IQVIA

Assoc Director, Medical Data Review (Homebased - Europe) - Iqvia Biotech

Company
IQVIA
Location
Stevenage
Posted
19 Nov 2020
Closes
18 Dec 2020
Ref
R1164644
Hours
Full Time
Contract Type
Permanent
Experience Level
Management
The IQVIA Biotech Associate Director, Medical Data Review provides medical data review expertise for clinical research studies, leading a team of medical data review staff to conduct analysis of medical data in order to ensure data quality. The goal of the Associate Director, Medical Data Review is to use expert skills to utilize quality medical data review products to guide and perform medical data review services that meet sponsors’ needs.
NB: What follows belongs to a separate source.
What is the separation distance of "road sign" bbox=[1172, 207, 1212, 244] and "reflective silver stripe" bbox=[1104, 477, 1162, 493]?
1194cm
The IQVIA Biotech Associate Director, Medical Data Review will lead a team of medical data review staff in support of IQVIA Biotech Medical Monitors in the delivery of medical data review to sponsors. The IQVIA Biotech Associate Director, Medical Data Review will be responsible leading the design and execution of key medical data review activities for clinical studies. These will include the development of study specific medical data review plans for studies as requested by the Director, Medical Data Review or designee, or Medical Director, and include recommendations for and creation of specific tools and data review platforms for each study. The Associate Director, Medical Data Review will lead discussions on medical data review and analytics project requirements and strategic planning, providing  support at client meetings including bid defenses, Client Alignment Meetings, and Kick Off Meetings, and provide guidance and recommendations regarding the review of medical data obtained during the course of the study.    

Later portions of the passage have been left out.